### Given instruction A
Decide whether each statement agrees with the convolution accelerator code: (i) the mac_unit accumulator is set to zero when either rst or clear is asserted; (ii) conv_engine gives MAX_K a value of 5; (iii) the state register in conv_ctrl is two bits wide. Answer yes or no for each and quote the deciding words.
### Given instruction B
Continue the convolution accelerator code from the point where it stops.

MAC Unit (Simplified)

module mac_unit (
    input clk, rst,
    input signed [7:0] input_val,
    input signed [7:0] weight_val,
    input clear,
    output reg signed [31:0] accum
);
    always @(posedge clk) begin
        if (rst || clear)
            accum <= 0;
        else
            accum <= accum + input_val * weight_val;
    end
endmodule

Convolution Engine

module conv_engine #(
    parameter MAX_K = 7,
    parameter NUM_MACS = 49  // MAX_K * MAX_K
) (
    input clk, rst,

    // Configuration
    input [2:0] kernel_h, kernel_w,
    input start,
    output done,

    // Window input (from line buffer)
    input [8*MAX_K*MAX_K-1:0] window,
    input window_valid,

    // Weights (pre-loaded)
    input [8*NUM_MACS-1:0] weights,

    // Output
    output signed [31:0] result,
    output result_valid
);
    // Instantiate NUM_MACS mac_units
    // Parallel multiply-add tree
    // Single-cycle dot product (combinational reduction tree)
endmodule

Top Controller (Simple FSM)

module conv_ctrl (
    input clk, rst,

    // AXI-Lite config (simplified)
    input [31:0] cfg_input_addr,
    input [31:0] cfg_output_addr,
    input [15:0] cfg_input_h, cfg_input_w,
    input [3:0] cfg_kernel_h, cfg_kernel_w,
    input start,
    output reg done, busy,

    // DMA interface
    output reg dma_rd_start,
    output reg [31:0] dma_rd_addr,
    input [63:0] dma_rd_data,
    input dma_rd_valid,

    output reg dma_wr_start,
    output reg [31:0] dma_wr_addr,
    output reg [63:0] dma_wr_data,
    input dma_wr_ready
);
    localparam IDLE = 0, LOAD_WEIGHTS = 1, PROCESS = 2, DONE = 3;
    reg [1:0] state;

    always @(posedge clk) begin
        case (state)

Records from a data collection
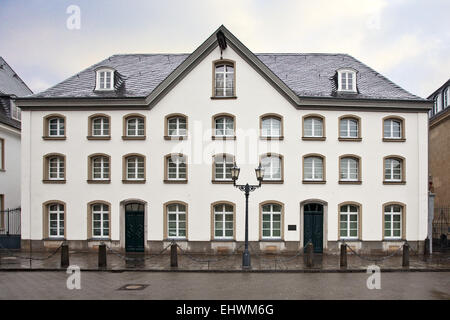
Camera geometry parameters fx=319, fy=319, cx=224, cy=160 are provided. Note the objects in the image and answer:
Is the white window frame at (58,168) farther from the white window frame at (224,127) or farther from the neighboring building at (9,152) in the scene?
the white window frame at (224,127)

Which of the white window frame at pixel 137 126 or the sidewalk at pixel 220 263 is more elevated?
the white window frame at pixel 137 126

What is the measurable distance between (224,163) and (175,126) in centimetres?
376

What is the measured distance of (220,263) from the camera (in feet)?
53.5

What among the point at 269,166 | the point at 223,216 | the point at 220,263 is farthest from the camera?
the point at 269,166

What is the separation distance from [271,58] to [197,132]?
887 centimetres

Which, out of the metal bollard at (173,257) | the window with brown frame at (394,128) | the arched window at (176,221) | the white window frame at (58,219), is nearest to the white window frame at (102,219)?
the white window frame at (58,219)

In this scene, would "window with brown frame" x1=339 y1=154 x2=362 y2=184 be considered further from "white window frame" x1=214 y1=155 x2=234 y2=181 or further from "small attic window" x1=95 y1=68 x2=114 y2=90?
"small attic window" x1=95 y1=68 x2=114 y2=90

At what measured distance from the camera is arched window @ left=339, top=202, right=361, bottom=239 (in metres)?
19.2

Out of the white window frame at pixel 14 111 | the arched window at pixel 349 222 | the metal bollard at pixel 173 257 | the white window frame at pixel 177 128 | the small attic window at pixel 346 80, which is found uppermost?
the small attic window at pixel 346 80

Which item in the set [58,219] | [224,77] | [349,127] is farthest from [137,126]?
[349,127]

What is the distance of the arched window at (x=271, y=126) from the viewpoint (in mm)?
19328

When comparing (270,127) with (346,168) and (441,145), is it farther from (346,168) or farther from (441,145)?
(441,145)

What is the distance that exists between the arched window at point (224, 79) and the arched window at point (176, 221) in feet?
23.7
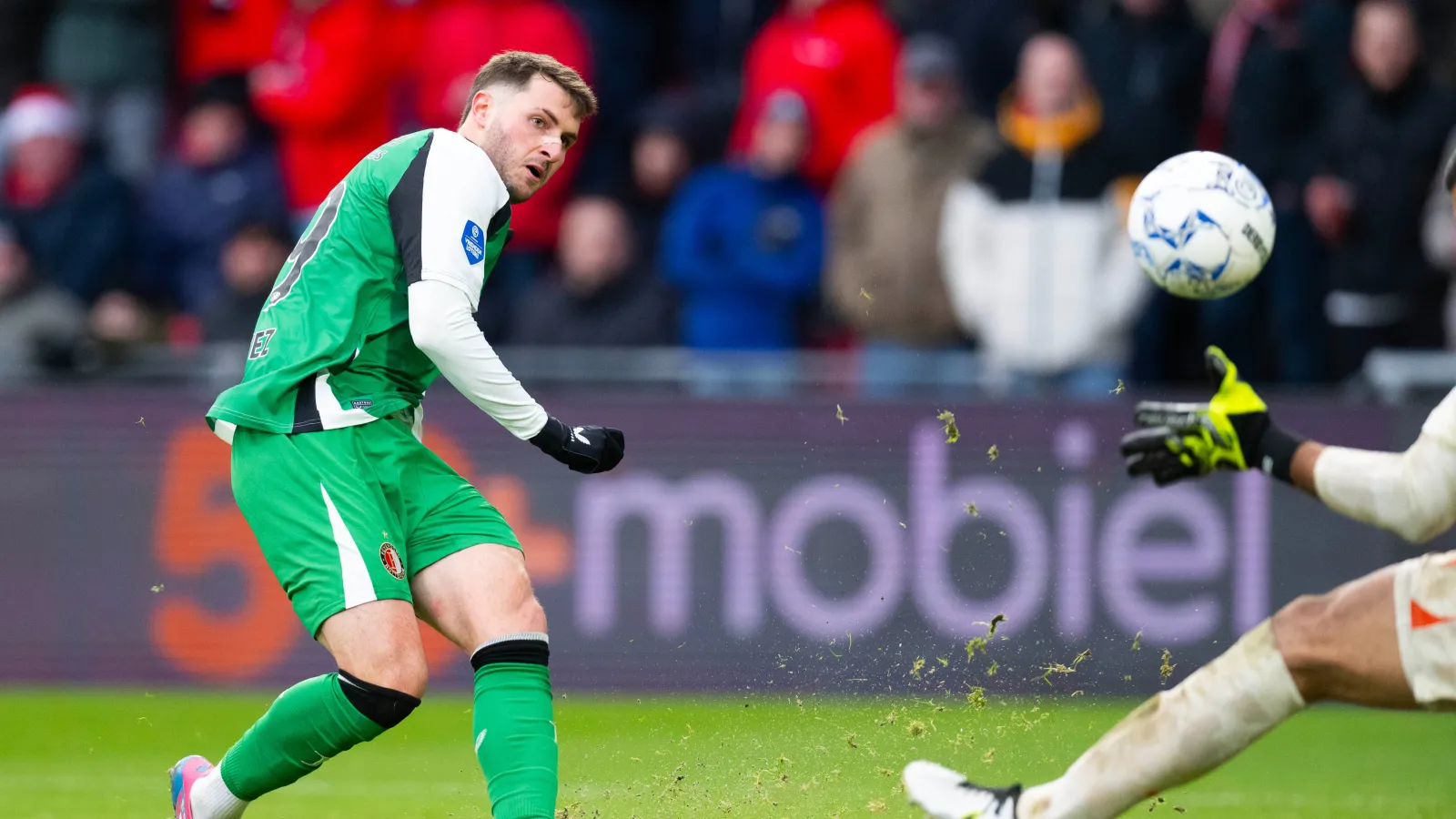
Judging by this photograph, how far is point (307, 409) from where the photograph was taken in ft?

### Exercise output A
(i) Yes: "if (rst || clear)" followed by "accum <= 0;"
(ii) No: "parameter MAX_K = 7,"
(iii) Yes: "reg [1:0] state;"

### Exercise output B
            IDLE: if (start) state <= LOAD_WEIGHTS;
            LOAD_WEIGHTS: if (weights_loaded) state <= PROCESS;
            PROCESS: if (output_complete) state <= DONE;
            DONE: state <= IDLE;
        endcase
    end
endmodule

This is MUCH simpler than the current 700-line top_controller.v with scoreboarding and multiple FSMs.

Summary

The current design is impressive from an academic standpoint but over-engineered for the requirements. A simpler design would:

  1. Use 1D systolic array or parallel MAC tree (not 2D PE grid)
  2. Use register-based configuration (not instruction memory)
  3. Use line buffers for sliding window (natural for convolution)
  4. Use single simple FSM (not multiple interacting FSMs)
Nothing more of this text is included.